2022
Cairn
Frédéric Lelong, « La relation sociale tolère-t‑elle l’altérité ? La refondation phénoménologique d’une civilité humaniste et ouverte », Les Études philosophiques, ID : 10670/1.7h41og
Selon une certaine tradition phénoménologique (Levinas, Marion, et Sartre en particulier), la relation sociale soumise à la convenance de la civilité et de la mondanité est considérée comme intrinsèquement intolérante par rapport à une expérience plus bouleversante et authentique de l’altérité. « Nous avons affaire à des êtres habillés », comme l’écrit Emmanuel Levinas dans De l’existence à l’existant (1947). Selon Levinas et Marion, la civilité et la mondanité reconduiraient phénoménologiquement le primat de l’individualisme et nous condamneraient à une intolérance transcendantale (contrairement au mouvement de la « charité » selon Marion, dont la phénoménologie prolonge à cet égard la distance pascalienne entre civilité et charité).

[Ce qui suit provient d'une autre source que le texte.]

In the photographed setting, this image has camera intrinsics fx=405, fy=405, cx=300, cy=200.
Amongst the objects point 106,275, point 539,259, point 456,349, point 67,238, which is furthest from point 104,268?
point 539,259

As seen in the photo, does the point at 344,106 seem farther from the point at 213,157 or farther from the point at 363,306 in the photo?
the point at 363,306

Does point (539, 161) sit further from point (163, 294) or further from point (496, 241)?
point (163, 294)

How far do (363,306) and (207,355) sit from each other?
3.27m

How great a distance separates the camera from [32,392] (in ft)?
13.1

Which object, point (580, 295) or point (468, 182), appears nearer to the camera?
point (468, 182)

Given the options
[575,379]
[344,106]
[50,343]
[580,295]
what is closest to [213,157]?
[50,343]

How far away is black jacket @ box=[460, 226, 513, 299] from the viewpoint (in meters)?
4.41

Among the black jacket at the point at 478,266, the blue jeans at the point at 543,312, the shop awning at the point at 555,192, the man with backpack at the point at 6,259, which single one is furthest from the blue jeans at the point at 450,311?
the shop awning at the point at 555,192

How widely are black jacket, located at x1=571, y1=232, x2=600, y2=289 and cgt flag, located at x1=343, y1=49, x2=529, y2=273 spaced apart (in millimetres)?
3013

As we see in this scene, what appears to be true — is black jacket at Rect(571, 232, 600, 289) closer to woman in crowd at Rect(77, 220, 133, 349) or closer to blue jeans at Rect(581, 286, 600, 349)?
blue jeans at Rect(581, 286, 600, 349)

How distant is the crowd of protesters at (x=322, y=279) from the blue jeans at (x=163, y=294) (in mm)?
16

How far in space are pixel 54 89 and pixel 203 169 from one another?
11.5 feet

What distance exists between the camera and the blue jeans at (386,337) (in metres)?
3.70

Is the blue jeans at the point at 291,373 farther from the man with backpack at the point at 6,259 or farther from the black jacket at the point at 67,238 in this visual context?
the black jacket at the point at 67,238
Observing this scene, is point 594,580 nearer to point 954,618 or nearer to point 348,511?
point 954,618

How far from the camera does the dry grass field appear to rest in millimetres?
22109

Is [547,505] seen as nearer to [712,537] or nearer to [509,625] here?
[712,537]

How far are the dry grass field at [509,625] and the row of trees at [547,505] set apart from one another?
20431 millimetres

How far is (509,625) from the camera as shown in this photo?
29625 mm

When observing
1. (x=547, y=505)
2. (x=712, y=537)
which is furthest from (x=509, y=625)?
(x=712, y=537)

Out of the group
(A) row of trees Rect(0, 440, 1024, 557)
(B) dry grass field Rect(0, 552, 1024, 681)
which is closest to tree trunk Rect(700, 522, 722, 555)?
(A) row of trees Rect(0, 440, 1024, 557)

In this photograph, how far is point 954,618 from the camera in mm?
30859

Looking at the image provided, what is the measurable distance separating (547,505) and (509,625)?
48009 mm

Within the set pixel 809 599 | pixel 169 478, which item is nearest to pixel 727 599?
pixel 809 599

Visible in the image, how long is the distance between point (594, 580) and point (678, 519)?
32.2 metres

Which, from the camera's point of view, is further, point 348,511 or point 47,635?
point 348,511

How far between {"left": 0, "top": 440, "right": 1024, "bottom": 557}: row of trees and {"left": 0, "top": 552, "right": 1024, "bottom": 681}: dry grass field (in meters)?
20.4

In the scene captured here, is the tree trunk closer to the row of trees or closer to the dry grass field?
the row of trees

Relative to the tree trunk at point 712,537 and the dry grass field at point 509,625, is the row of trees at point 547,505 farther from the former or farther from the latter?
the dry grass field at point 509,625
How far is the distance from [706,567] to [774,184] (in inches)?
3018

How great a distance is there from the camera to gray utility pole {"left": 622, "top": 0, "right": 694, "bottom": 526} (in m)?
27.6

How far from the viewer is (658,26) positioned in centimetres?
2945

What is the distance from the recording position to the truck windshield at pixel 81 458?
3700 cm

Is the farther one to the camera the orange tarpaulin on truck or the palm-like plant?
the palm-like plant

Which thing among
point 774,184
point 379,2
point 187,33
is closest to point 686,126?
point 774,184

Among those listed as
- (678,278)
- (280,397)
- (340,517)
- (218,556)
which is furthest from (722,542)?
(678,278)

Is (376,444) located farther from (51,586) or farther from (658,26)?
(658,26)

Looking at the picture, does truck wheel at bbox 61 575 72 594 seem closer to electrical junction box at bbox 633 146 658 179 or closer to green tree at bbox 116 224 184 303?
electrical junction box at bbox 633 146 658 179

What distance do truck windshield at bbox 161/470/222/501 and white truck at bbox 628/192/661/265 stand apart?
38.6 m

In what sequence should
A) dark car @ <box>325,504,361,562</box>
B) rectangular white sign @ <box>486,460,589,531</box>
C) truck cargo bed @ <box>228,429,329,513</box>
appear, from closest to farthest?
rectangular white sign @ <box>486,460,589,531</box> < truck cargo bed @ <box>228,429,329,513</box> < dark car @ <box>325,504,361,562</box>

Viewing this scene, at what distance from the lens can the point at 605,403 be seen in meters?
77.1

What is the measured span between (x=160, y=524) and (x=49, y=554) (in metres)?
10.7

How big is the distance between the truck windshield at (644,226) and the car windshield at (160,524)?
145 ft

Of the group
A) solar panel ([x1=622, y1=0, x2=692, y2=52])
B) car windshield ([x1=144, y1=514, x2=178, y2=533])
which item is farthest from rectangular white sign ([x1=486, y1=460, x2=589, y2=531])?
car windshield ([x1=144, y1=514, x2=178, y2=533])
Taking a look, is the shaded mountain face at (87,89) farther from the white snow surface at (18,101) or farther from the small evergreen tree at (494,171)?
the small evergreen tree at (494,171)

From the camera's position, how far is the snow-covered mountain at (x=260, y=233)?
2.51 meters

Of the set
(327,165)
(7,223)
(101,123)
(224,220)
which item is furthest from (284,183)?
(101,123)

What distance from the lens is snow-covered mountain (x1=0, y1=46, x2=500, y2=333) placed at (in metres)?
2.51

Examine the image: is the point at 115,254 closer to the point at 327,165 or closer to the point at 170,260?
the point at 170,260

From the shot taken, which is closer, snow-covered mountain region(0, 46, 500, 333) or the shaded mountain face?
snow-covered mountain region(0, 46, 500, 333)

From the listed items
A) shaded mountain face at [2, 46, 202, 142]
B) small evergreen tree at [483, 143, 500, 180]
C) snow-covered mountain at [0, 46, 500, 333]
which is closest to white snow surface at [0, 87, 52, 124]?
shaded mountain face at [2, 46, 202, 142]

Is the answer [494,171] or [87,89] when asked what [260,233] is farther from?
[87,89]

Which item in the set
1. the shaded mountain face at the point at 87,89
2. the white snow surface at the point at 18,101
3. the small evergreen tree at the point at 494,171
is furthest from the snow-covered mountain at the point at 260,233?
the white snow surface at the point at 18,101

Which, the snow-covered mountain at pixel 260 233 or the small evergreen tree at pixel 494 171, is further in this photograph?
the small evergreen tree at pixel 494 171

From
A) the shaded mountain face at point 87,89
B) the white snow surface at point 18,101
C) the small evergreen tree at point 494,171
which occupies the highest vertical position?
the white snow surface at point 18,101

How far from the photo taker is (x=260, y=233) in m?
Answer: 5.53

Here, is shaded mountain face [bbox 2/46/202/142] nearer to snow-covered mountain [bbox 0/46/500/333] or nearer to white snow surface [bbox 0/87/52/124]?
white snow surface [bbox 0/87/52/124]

Ce texte a pour objet de montrer, en s’appuyant sur une réinterprétation phénoménologique de certaines dimensions de la civilité humaniste (telle qu’elle se déploie notamment dans l’œuvre de Baldassar Castiglione, Le Livre du courtisan), qu’une autre phénoménologie de la civilité et de la mondanité est possible. Cette autre phénoménologie a pour objet de dépasser l’alternative entre une expérience « non-civile » de l’altérité (qui tend par ailleurs à prendre une forme théologique étrangère au champ de la civilité traditionnellement fondé sur une relation d’égalité) et un enfermement allergique dans la solitude du moi. Selon cette perspective, la mondanité n’est pas conçue comme une conjuration de l’altérité ou de l’extériorité matérielle, mais comme une dimension de l’existence et de la phénoménalité qui intègre le rapport à la transcendance et le dessaisissement de la subjectivité.